Student debt is over 1.1 trillion dollars, a number that concerns the Consumer Financial Protection Bureau because it could potentially stunt economic growth. As student loan debtors struggle to payback their debt, they use monies that will be unavailable to purchase goods and services, the drivers of our economy. For private loans, bankers are happy as they profit from high interest payments even as they can borrow at very low interest rates. For the loans given by the federal government, the huge profits make the deficits look better and ostensibly those that should be taxed more to benefit the society that allowed the wherewithal for their success, get a pass. It was reported that Department of Education made a record profit of $51billion this year.
As college gets more expensive because states have cut their investments in higher education to balance their budgets in lieu of raising taxes, the burden falls more and more on the student. With a bad economy, parents incapable of having any disposable income to provide assistance to their children’s college expenses, most students must resort to loans.
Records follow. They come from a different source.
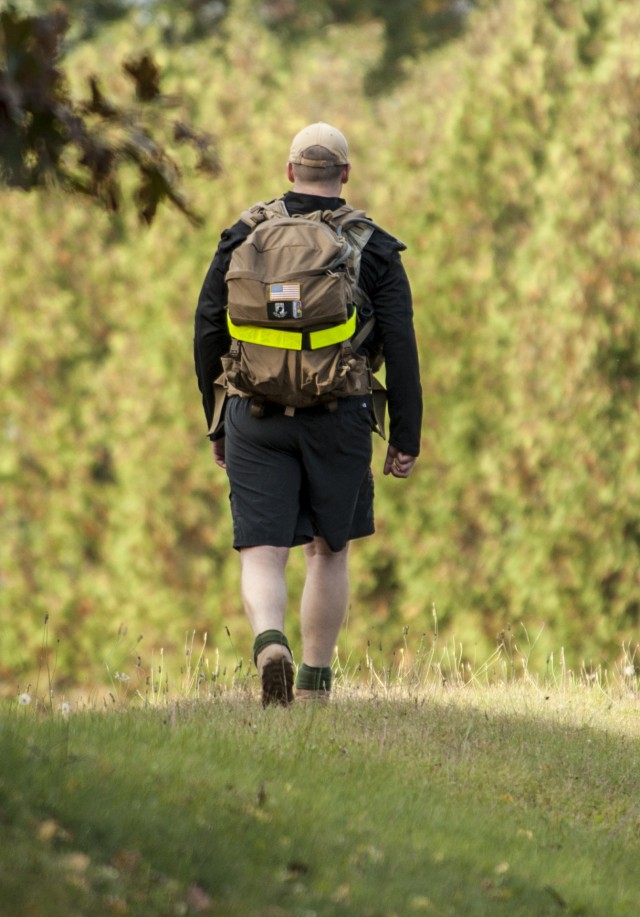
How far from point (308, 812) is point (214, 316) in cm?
178

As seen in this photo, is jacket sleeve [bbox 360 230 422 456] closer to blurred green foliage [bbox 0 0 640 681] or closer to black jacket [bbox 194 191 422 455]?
black jacket [bbox 194 191 422 455]

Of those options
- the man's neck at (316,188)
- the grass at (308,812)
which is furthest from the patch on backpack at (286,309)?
the grass at (308,812)

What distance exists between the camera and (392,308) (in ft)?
15.2

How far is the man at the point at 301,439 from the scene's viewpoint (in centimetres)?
Answer: 454

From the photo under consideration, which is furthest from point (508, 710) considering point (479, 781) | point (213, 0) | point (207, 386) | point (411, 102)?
point (213, 0)

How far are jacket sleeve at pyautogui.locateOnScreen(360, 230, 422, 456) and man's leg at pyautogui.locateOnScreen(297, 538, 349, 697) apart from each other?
0.59 meters

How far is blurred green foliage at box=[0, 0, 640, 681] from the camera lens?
7957mm

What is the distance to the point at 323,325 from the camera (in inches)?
172

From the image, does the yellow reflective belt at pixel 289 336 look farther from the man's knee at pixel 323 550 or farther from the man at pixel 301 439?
the man's knee at pixel 323 550

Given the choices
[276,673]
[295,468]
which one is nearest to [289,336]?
[295,468]

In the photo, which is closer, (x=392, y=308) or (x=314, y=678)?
(x=392, y=308)

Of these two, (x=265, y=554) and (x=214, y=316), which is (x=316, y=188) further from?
(x=265, y=554)

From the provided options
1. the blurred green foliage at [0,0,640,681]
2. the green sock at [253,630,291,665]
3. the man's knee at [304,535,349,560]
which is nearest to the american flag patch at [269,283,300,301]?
the man's knee at [304,535,349,560]

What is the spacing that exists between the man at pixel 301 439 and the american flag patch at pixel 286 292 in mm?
359
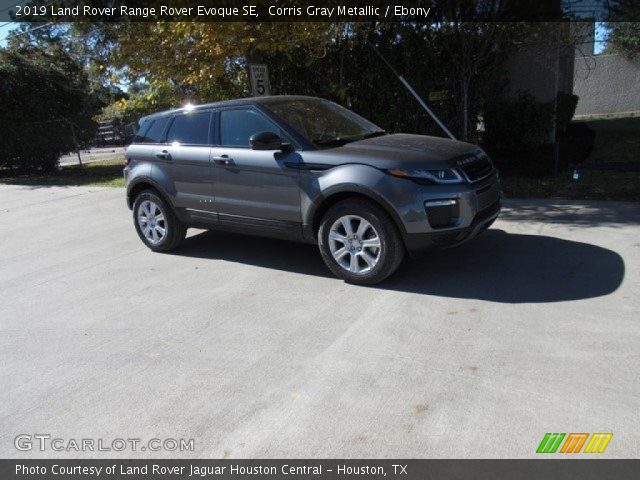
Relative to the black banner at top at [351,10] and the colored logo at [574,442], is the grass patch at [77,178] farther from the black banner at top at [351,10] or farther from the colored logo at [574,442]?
the colored logo at [574,442]

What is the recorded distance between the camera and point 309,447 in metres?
3.02

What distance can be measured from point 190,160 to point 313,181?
5.75 ft

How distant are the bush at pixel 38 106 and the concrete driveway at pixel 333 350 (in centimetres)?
1276

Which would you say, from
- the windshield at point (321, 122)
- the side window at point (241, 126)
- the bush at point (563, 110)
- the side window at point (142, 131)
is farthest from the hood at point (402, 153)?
the bush at point (563, 110)

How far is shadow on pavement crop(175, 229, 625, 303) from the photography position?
193 inches

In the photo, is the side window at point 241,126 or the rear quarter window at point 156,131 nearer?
the side window at point 241,126

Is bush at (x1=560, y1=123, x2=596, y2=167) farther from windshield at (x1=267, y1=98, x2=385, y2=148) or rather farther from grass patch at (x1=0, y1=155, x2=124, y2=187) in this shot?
grass patch at (x1=0, y1=155, x2=124, y2=187)

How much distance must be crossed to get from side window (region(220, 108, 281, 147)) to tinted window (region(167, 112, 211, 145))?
261 millimetres

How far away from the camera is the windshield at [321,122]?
18.9 ft

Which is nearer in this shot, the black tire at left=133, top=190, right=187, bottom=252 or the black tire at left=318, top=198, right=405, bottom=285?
the black tire at left=318, top=198, right=405, bottom=285

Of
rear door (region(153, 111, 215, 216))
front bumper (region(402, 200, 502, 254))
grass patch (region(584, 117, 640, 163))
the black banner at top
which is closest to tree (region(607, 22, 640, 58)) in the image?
grass patch (region(584, 117, 640, 163))

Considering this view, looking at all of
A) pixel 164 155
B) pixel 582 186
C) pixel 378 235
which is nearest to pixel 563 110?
pixel 582 186

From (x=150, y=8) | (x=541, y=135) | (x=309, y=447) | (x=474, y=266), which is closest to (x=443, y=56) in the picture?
(x=541, y=135)

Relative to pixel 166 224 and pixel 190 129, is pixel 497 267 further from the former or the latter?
pixel 166 224
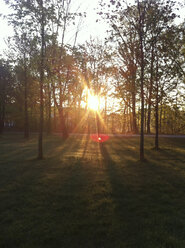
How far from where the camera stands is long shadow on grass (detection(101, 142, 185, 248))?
177 inches

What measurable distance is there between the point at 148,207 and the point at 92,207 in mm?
1629

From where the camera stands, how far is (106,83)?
107ft

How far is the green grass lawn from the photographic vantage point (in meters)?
4.50

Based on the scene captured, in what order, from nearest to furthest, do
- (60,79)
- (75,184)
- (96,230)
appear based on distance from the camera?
(96,230)
(75,184)
(60,79)

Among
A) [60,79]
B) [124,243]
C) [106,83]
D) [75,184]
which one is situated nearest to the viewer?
[124,243]

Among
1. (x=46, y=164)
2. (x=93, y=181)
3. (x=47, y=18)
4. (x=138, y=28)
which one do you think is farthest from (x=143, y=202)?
(x=47, y=18)

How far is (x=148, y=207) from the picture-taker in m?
6.11

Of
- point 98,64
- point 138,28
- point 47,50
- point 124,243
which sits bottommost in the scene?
point 124,243

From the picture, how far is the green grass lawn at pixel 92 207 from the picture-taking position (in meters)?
4.50

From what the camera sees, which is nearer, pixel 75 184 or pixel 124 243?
pixel 124 243

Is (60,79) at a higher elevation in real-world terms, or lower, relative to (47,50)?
lower

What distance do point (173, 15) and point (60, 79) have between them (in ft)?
24.5

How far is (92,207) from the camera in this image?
243 inches

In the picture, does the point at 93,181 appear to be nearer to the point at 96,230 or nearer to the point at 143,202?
the point at 143,202
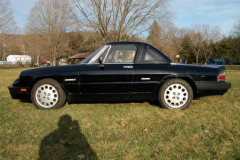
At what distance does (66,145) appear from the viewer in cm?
231

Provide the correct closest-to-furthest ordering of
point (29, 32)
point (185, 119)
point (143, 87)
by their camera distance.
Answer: point (185, 119) < point (143, 87) < point (29, 32)

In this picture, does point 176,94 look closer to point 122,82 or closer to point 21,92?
point 122,82

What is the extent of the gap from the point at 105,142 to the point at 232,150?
1.62 meters

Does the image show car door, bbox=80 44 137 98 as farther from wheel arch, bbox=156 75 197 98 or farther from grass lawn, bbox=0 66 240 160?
wheel arch, bbox=156 75 197 98

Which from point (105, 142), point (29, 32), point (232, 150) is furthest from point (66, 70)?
point (29, 32)

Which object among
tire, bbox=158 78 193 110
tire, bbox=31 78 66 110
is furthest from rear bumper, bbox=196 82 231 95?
tire, bbox=31 78 66 110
In a society where a higher education is the most effective way to get ahead (upward mobility), today’s students are a readymade cash cow to be pilfered by private lenders and abused as an easy target to help mitigate the federal deficit.
According to Reuters,
The Republican-dominated U.S. House of Representatives on Thursday voted to switch federal student loan interest rates to a market-based system.
Republicans say their plan is a long-term solution that will take politicians out of the business of setting student loan rates and using them as a bargaining chip.
…
The bill is similar to a plan in President Barack Obama’s budget proposal but includes an 8.5 percent cap on Stafford loan rates.
Under the Republican bill, a borrower’s rates would be recalculated every year, a provision the White House said would create uncertainty for families and put them at risk of eventually paying more when market rates go up.
Under Obama’s plan, the rate on federal student loans would be set each year based on the market rate, but remain fixed for the life of the loan. His plan, however, does not include a cap, and some critics say that also could expose students to the risk of higher rates.
Democrats argue that students would be better off if rates were left to double in July than under the Republican plan. That plan, they said, unfairly targets students and families in the Republican drive to pay down the deficit.[source]
According to Huffington Post
Members of the House of Representatives including George Miller (D-Calif.), John Tierney (D-Mass.) and John Yarmuth (D-Ky.) cited news reports in The Huffington Post that highlighted the Tuesday estimate by the Congressional Budget Office, which showed that the Education Department was forecast to report higher earnings this year than Exxon Mobil and nearly as high as those of the four biggest U.S. banks by assets combined.
“We don’t see students or their parents as profit centers, and we don’t think it’s an appropriate concept to be acting like a market-driven bank here,” Tierney said.
Miller criticized a policy that is leading to “immense profit being extracted from students and families that are struggling.”
The critical comments have alarmed policymakers in the Obama administration, who along with lawmakers are racing to avert a scheduled doubling of interest rates on some new federal student loans that is set to occur on July 1.
[source]
The reality is that the Obama administration has been good to students in general. Pay as You Earn allows students with at least one federal loan in or after fiscal year 2012 and any other loans before fiscal 2008 to pay just 10% of their income for 20 years with any balance thereafter forgiven. With regards to the loans however, both the Republicans and the President’s proposals fall way short. A country that values education must not look at loans for education as a cost center or a profit center. Unfortunately that is what they are both doing. There should be a nominal interest rate to cover government administration of the program but nothing else. If Americans value education it must do no less.